## What needs to be done
Reproduce all of the material below line for line, with no changes.

## Exercise input
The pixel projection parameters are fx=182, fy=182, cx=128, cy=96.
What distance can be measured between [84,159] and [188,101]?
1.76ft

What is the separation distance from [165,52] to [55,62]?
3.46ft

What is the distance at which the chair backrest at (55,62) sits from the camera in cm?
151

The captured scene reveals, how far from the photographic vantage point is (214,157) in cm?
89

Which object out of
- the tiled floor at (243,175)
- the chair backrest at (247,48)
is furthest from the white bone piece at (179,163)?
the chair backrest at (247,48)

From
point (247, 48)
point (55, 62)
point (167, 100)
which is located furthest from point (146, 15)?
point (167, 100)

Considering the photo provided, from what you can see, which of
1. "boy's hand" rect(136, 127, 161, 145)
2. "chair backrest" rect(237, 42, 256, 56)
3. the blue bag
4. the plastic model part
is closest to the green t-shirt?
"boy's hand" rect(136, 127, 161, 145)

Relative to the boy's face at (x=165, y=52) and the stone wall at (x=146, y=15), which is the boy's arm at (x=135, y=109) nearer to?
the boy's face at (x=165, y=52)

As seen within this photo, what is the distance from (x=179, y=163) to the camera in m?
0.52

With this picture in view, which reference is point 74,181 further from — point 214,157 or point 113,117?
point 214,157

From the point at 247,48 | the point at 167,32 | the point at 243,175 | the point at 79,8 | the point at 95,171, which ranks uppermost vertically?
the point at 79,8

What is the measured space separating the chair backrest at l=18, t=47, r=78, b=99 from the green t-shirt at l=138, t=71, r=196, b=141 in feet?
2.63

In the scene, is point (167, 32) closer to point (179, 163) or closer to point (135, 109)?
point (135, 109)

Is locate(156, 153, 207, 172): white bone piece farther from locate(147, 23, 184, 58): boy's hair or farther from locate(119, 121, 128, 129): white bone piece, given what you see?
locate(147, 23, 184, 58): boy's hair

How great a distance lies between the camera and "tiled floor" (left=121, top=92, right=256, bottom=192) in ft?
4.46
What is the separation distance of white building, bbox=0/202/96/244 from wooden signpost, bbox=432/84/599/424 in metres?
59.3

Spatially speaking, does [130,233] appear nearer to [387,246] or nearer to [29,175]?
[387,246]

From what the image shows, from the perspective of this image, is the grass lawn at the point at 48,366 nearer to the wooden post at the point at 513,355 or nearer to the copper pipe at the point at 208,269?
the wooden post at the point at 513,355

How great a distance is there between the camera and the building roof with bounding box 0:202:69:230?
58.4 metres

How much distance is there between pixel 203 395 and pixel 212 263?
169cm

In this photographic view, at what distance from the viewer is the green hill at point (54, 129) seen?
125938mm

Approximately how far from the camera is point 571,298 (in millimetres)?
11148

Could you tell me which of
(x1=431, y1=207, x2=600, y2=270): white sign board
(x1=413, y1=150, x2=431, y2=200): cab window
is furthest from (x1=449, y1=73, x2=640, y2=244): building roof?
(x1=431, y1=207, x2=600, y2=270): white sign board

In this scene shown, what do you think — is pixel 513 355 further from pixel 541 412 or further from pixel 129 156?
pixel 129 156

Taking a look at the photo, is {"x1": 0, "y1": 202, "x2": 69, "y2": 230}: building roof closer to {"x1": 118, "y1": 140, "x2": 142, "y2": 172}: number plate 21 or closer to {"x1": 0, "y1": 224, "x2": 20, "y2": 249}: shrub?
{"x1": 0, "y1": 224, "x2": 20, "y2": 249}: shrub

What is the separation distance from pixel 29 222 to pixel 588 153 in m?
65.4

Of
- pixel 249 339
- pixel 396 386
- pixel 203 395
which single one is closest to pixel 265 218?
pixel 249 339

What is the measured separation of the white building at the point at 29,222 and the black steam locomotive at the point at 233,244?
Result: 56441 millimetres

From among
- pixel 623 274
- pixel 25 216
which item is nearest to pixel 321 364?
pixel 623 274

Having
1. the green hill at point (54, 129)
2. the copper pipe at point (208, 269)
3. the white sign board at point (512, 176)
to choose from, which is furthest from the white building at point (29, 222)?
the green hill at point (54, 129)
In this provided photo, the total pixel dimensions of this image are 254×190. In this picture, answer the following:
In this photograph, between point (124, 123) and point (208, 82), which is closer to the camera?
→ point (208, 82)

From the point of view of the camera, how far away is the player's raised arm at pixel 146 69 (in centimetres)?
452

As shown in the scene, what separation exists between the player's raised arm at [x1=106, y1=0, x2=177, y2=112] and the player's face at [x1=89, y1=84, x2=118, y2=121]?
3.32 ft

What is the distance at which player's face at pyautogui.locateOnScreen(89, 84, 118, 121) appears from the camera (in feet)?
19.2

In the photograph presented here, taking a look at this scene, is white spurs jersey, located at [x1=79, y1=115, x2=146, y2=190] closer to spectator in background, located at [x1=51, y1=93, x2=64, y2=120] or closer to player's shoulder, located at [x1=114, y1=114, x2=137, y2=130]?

## Response
The pixel projection parameters are fx=182, fy=182, cx=128, cy=96.
What distance can be measured between [84,159] and [188,101]?
1.76ft

What is the separation distance from [165,52] to [55,62]?
3.46ft

What is the distance at which the chair backrest at (55,62) sits from the camera in cm?
151

The captured scene reveals, how far from the photographic vantage point is (214,157) in cm?
89

Which object out of
- the tiled floor at (243,175)
- the chair backrest at (247,48)
is furthest from the white bone piece at (179,163)?
the chair backrest at (247,48)

From
point (247, 48)
point (55, 62)
point (167, 100)
which is located furthest from point (146, 15)?
point (167, 100)

Considering the photo provided, from what you can see, which of
1. "boy's hand" rect(136, 127, 161, 145)
2. "chair backrest" rect(237, 42, 256, 56)
3. the blue bag
4. the plastic model part
is closest to the green t-shirt?
"boy's hand" rect(136, 127, 161, 145)

Relative to the boy's face at (x=165, y=52) and the stone wall at (x=146, y=15), which is the boy's arm at (x=135, y=109) nearer to?
the boy's face at (x=165, y=52)

As seen within this photo, what is the distance from (x=179, y=163) to the camera in m?
0.52

With this picture in view, which reference is point 74,181 further from — point 214,157 or point 113,117?
point 214,157

From the point at 247,48 | the point at 167,32 | the point at 243,175 | the point at 79,8 | the point at 95,171, which ranks uppermost vertically?
the point at 79,8

What is the measured space separating the chair backrest at l=18, t=47, r=78, b=99 from the green t-shirt at l=138, t=71, r=196, b=141 in feet?
2.63

In the scene, is point (167, 32) closer to point (179, 163) or closer to point (135, 109)?
point (135, 109)

Is locate(156, 153, 207, 172): white bone piece farther from locate(147, 23, 184, 58): boy's hair or farther from locate(119, 121, 128, 129): white bone piece, given what you see?
locate(147, 23, 184, 58): boy's hair

How great a distance lies between the camera and "tiled floor" (left=121, top=92, right=256, bottom=192) in ft?
4.46
What is the separation distance of white building, bbox=0/202/96/244 from wooden signpost, bbox=432/84/599/424 in metres?
59.3

Spatially speaking, does [130,233] appear nearer to [387,246] or nearer to [29,175]?
[387,246]

From what the image shows, from the perspective of this image, is the grass lawn at the point at 48,366 nearer to the wooden post at the point at 513,355 or nearer to the copper pipe at the point at 208,269?
the wooden post at the point at 513,355

How great a distance is there between the camera and the building roof with bounding box 0:202:69:230?
58.4 metres

How much distance is there between pixel 203 395 and pixel 212 263?
169cm

In this photographic view, at what distance from the viewer is the green hill at point (54, 129) seen?
125938mm

Approximately how far from the camera is point 571,298 (in millimetres)?
11148

Could you tell me which of
(x1=431, y1=207, x2=600, y2=270): white sign board
(x1=413, y1=150, x2=431, y2=200): cab window
is furthest from (x1=449, y1=73, x2=640, y2=244): building roof?
(x1=431, y1=207, x2=600, y2=270): white sign board

In this scene shown, what do you think — is pixel 513 355 further from pixel 541 412 or further from pixel 129 156?
pixel 129 156

Taking a look at the photo, is {"x1": 0, "y1": 202, "x2": 69, "y2": 230}: building roof closer to {"x1": 118, "y1": 140, "x2": 142, "y2": 172}: number plate 21 or closer to {"x1": 0, "y1": 224, "x2": 20, "y2": 249}: shrub?
{"x1": 0, "y1": 224, "x2": 20, "y2": 249}: shrub

What is the separation distance from pixel 29 222 to pixel 588 153 in m?
65.4

Of
- pixel 249 339
- pixel 396 386
- pixel 203 395
which single one is closest to pixel 265 218?
pixel 249 339

What is the measured separation of the white building at the point at 29,222 and the black steam locomotive at the point at 233,244?
Result: 56441 millimetres

From among
- pixel 623 274
- pixel 25 216
which item is nearest to pixel 321 364?
pixel 623 274

Having
1. the green hill at point (54, 129)
2. the copper pipe at point (208, 269)
3. the white sign board at point (512, 176)
to choose from, which is furthest from the white building at point (29, 222)?
the green hill at point (54, 129)
In this provided photo, the total pixel dimensions of this image are 254×190. In this picture, answer the following:
In this photograph, between point (124, 123) and point (208, 82), which is closer to the camera?
→ point (208, 82)

From the point of view of the camera, how far away is the player's raised arm at pixel 146 69 (in centimetres)?
452

As shown in the scene, what separation exists between the player's raised arm at [x1=106, y1=0, x2=177, y2=112] and the player's face at [x1=89, y1=84, x2=118, y2=121]?
3.32 ft

What is the distance at which player's face at pyautogui.locateOnScreen(89, 84, 118, 121) appears from the camera (in feet)?
19.2

In the photograph presented here, taking a look at this scene, is white spurs jersey, located at [x1=79, y1=115, x2=146, y2=190] closer to spectator in background, located at [x1=51, y1=93, x2=64, y2=120] or closer to player's shoulder, located at [x1=114, y1=114, x2=137, y2=130]?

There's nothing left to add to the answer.